HomeNationalFushimi Inari Taisha Shrine bamboo bushes broken by graffiti - TokyoReporter

Fushimi Inari Taisha Shrine bamboo bushes broken by graffiti – TokyoReporter

KYOTO (TR) – Fushimi Inari Taisha Shrine, situated in Kyoto City’s Fushimi Ward, is known for its mystical entrance of bamboo bushes.

Known because the “Senbon Torii,” it’s a tunnel-like formation of gates. It’s a well-liked mountain climbing spot that’s at all times bustling with common with each home and worldwide vacationers. However, a significant issue is at present occurring: individuals are vandalizing the bamboo with grafitti, reviews Nippon News Network (Jan. 8).

The graffiti is usually lettering, kanji characters and numbers that seem to have been carved with sharp, laborious objects.
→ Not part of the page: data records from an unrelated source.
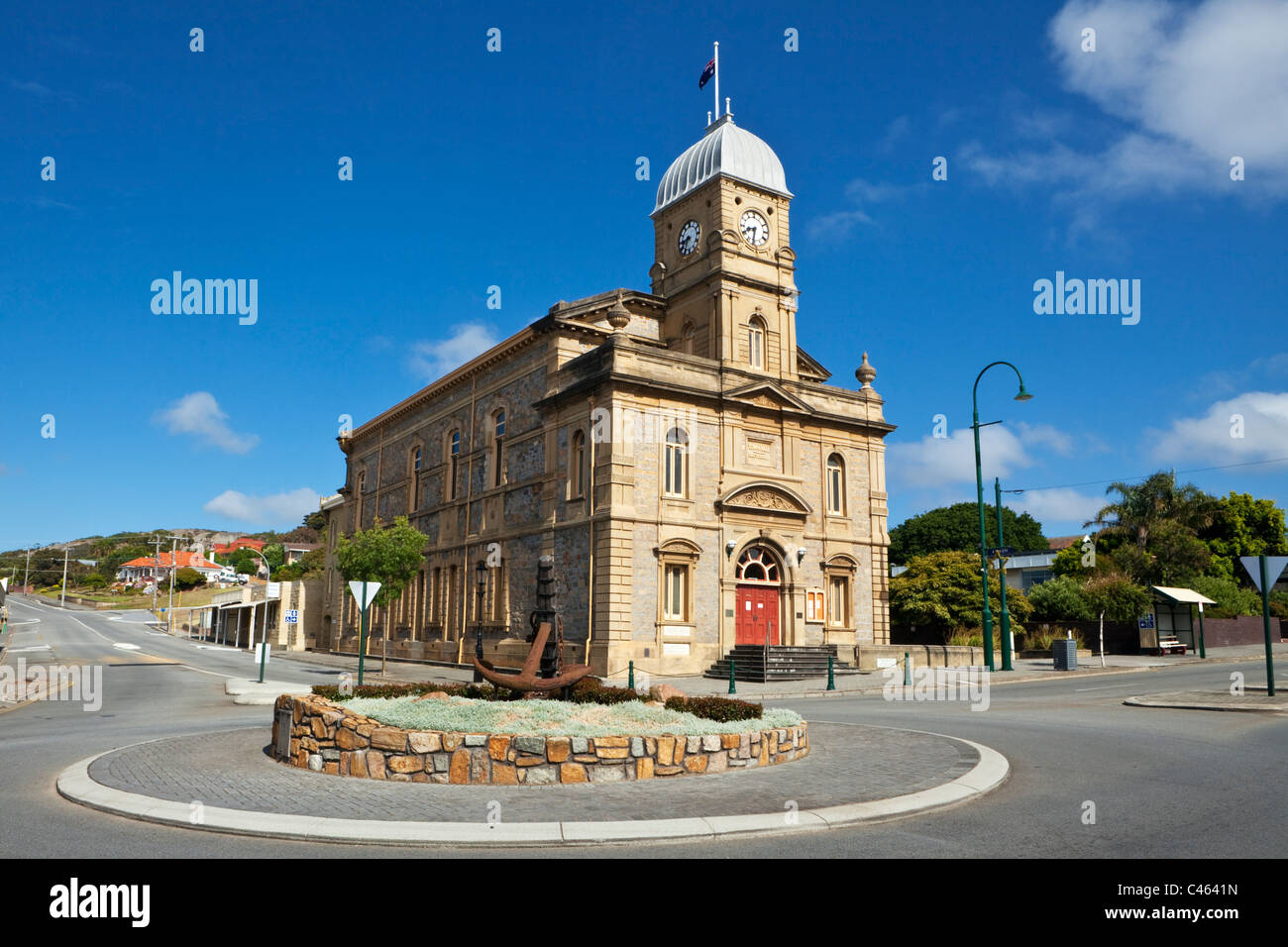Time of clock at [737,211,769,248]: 8:32
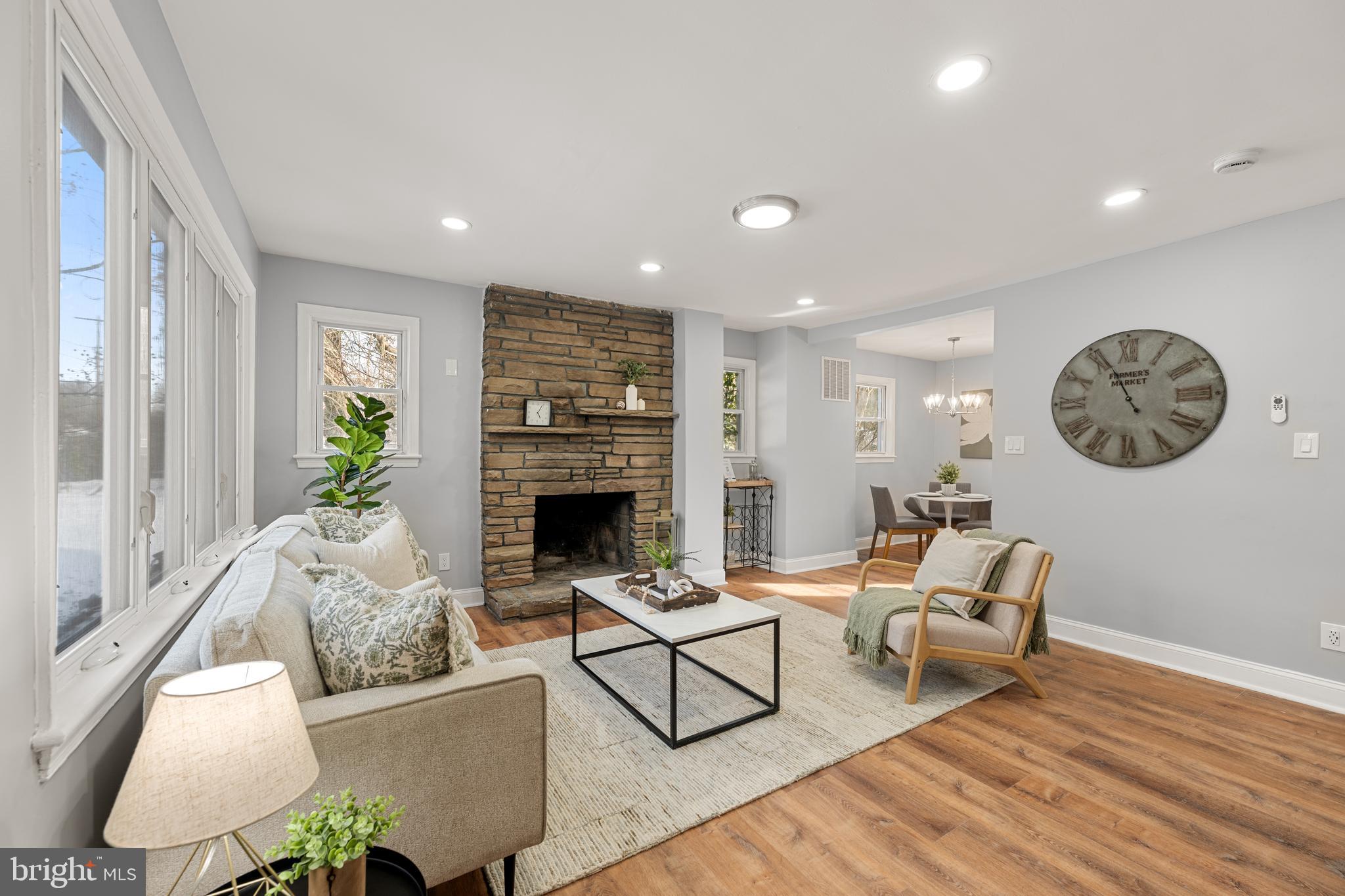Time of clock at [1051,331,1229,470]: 12:55
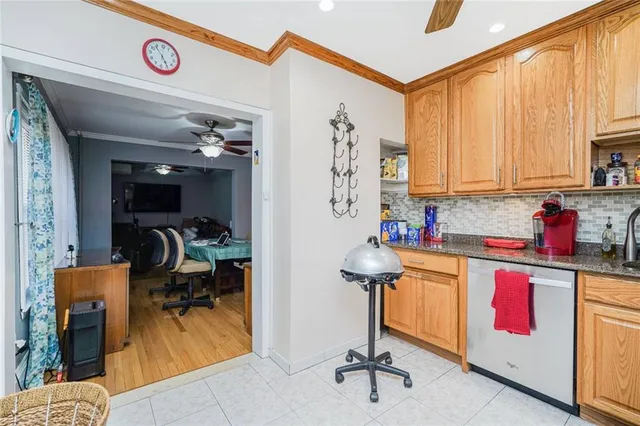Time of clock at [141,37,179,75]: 4:53
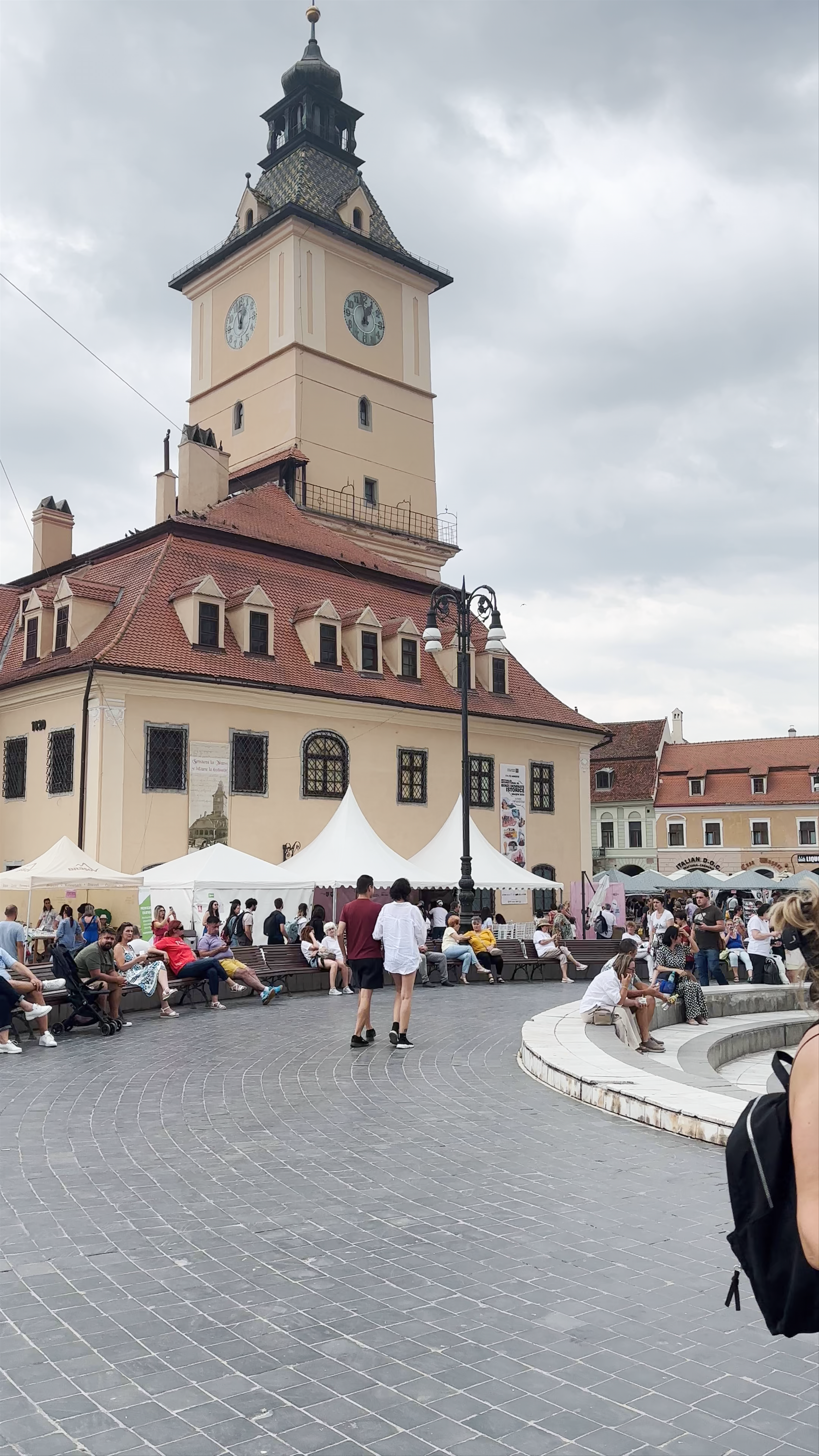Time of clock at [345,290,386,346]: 12:59
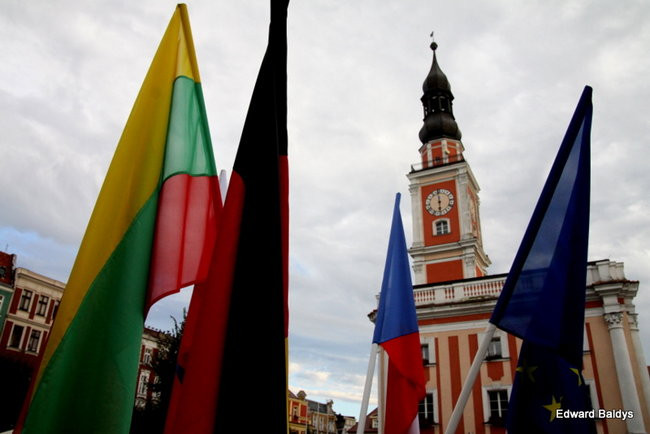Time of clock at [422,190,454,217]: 5:59
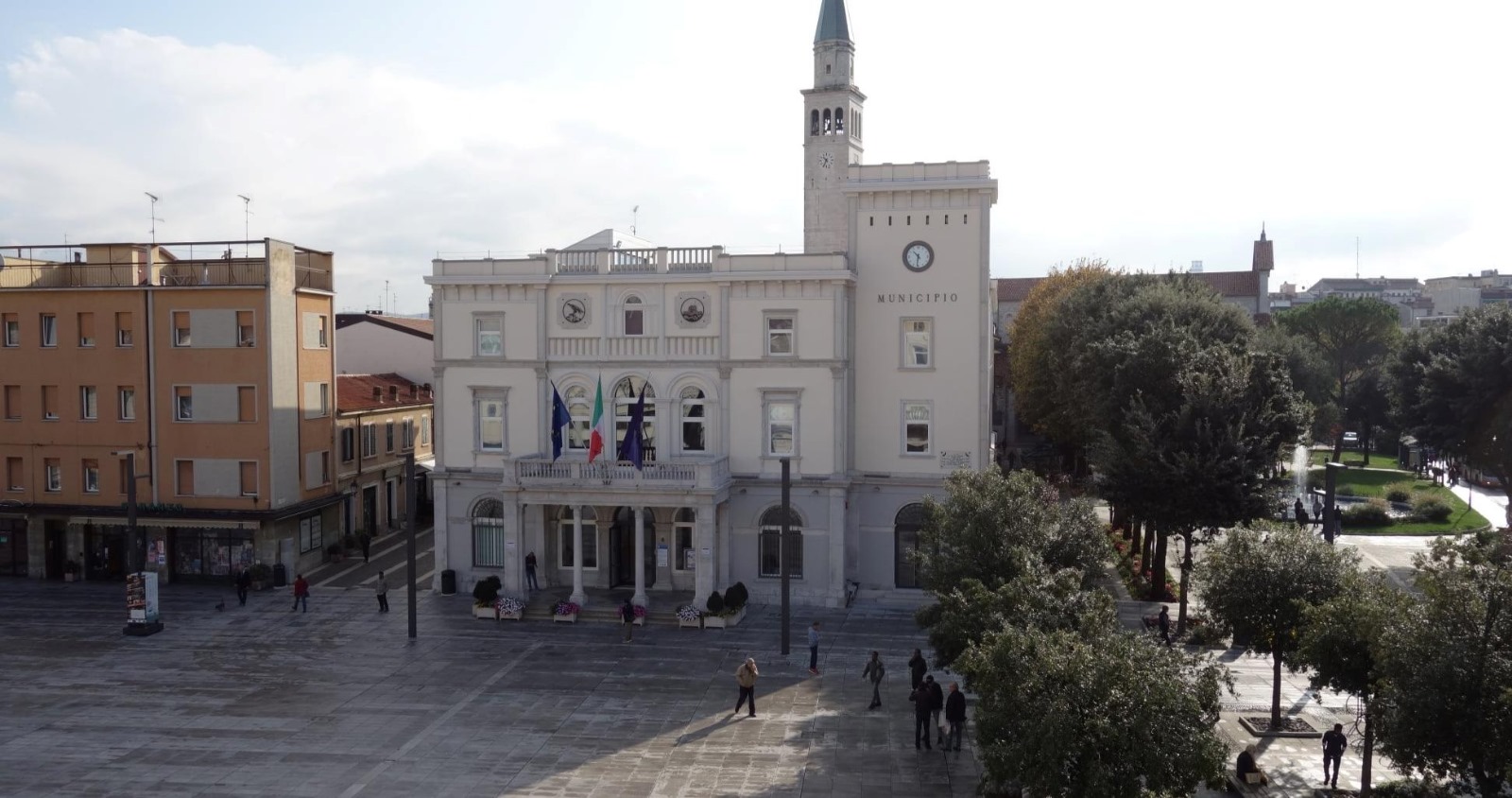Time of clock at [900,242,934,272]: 10:31
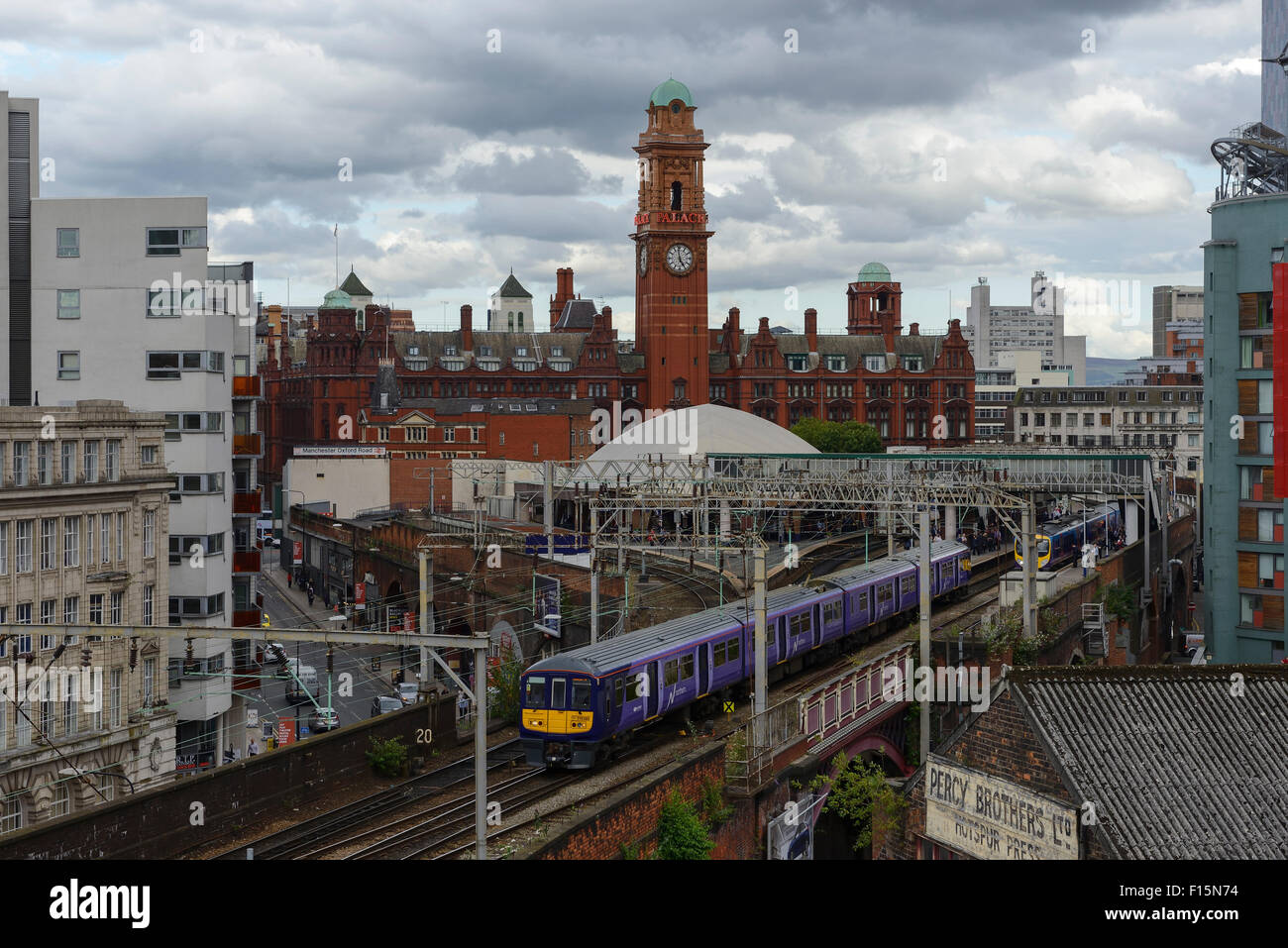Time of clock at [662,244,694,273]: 4:59
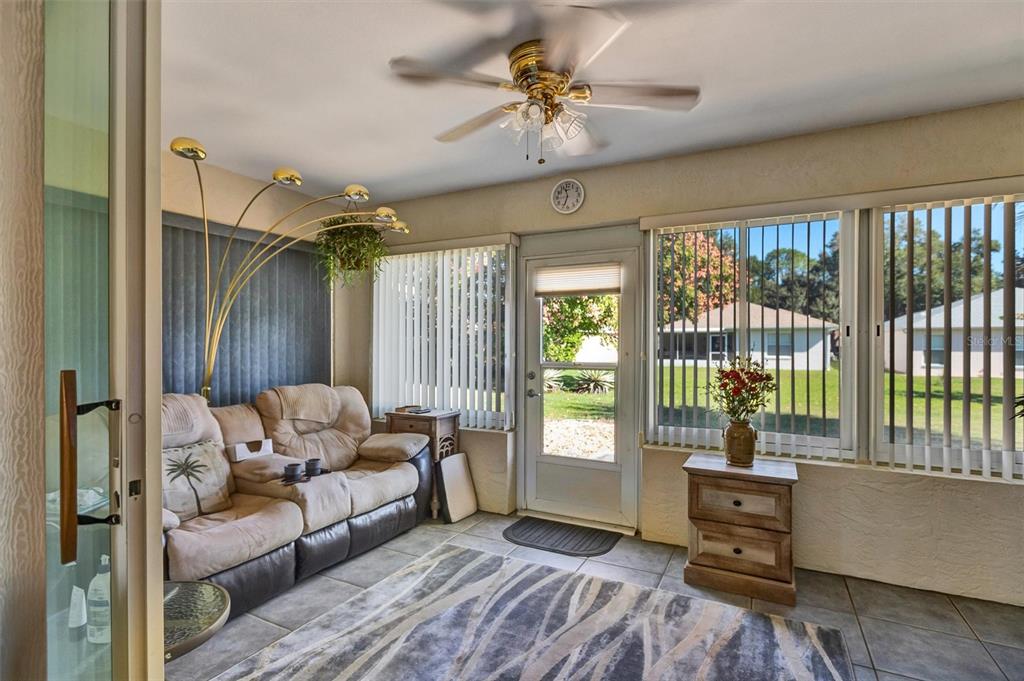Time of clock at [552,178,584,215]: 11:33
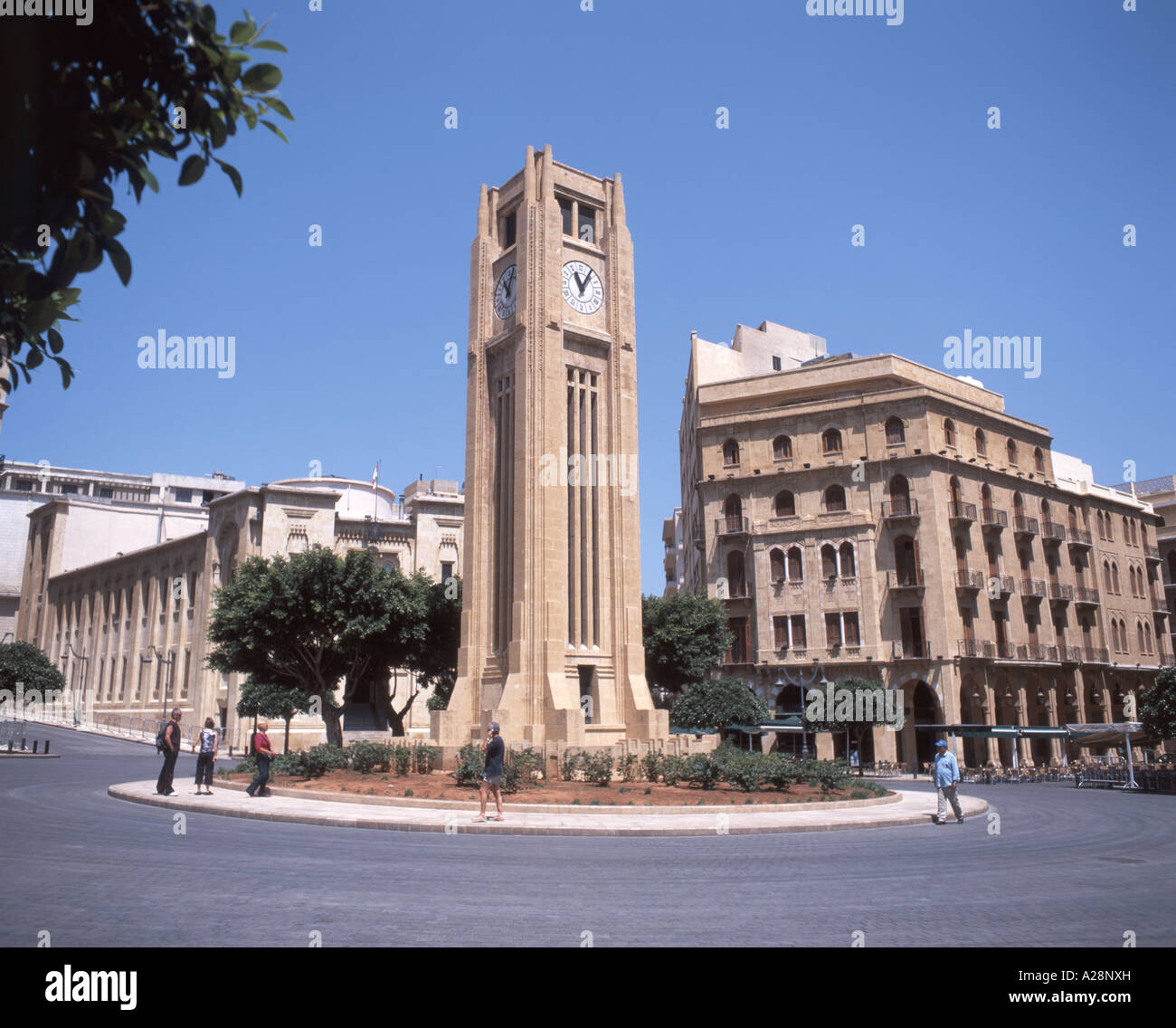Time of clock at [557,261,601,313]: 11:05
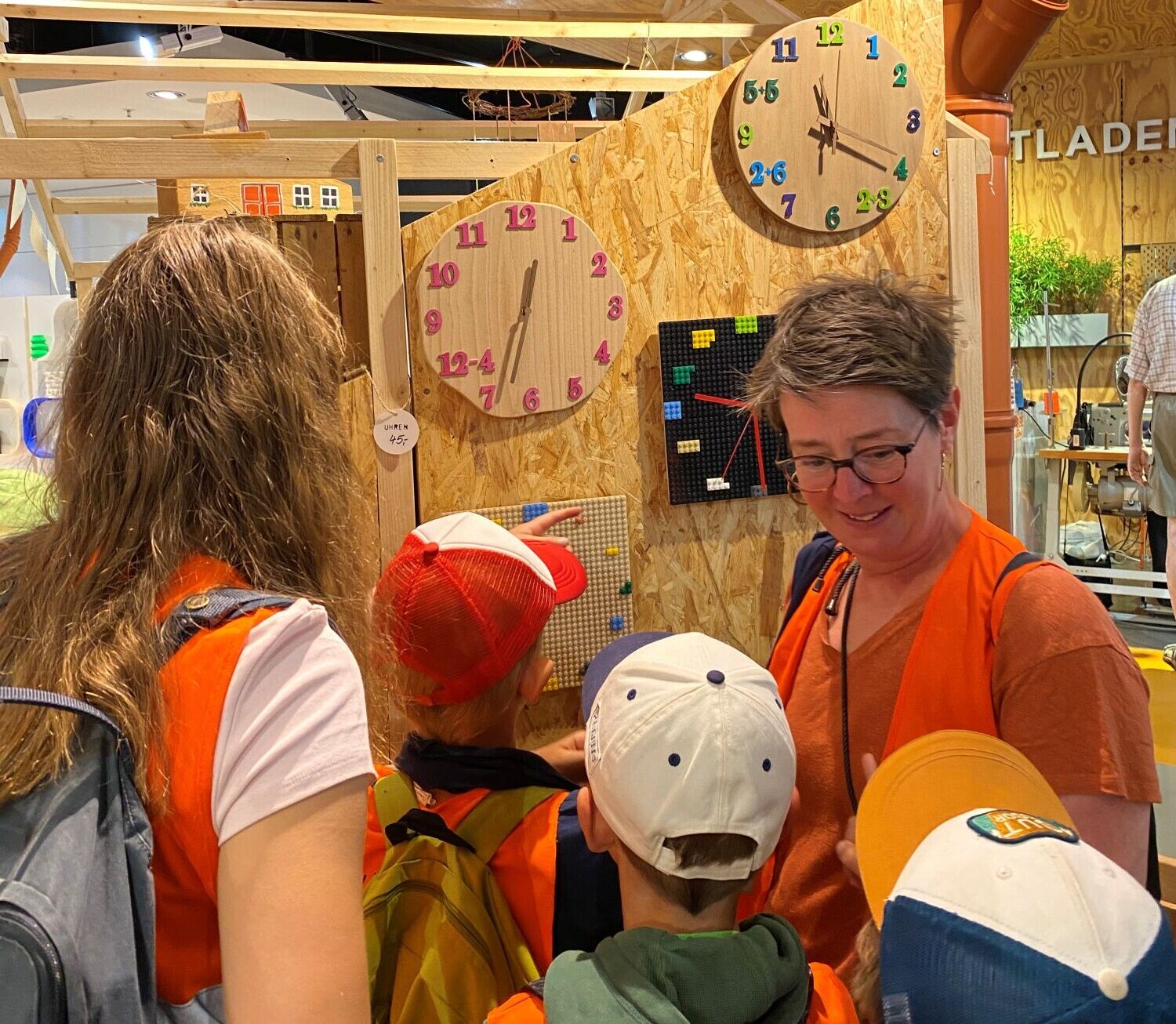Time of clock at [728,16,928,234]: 11:19
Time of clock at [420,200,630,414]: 12:33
Once broken, bamboo won’t regenerate by itself. As a consequence, the town determined to chop down among the bushes because of the threat of collapse.

Fushimi’s bamboo grove is privately owned, and its proprietor is outraged.

According to Akira Nakamura, the 79-year-old proprietor of the bamboo grove, not less than 100 bushes have been broken. “I never thought there’d be this many. It’s a real problem, a moral issue,” says Nakamura.

Although a fence has been put in across the bamboo grove, among the culprits climbed over the partition.

Over 100 bamboo bushes at Fushimi Inari Taisha Shrine have been broken by graffiti (X)

“Engraved in our hearts”

Much of the mountainous land surrounding Fushimi Inari Shrine is privately owned, making it tough to uniformly implement measures, together with repairs and signage set up.

Nakamura goes on, “Sometimes people enter and write graffiti. I wish they’d stop doing that.”

It is not only in Fushimi. Approximately 350 bamboo bushes had been broken in an analogous method alongside a bamboo grove path in Arashiyama.

“I want memories to be engraved in our hearts, not in the bamboo,” Nakamura says.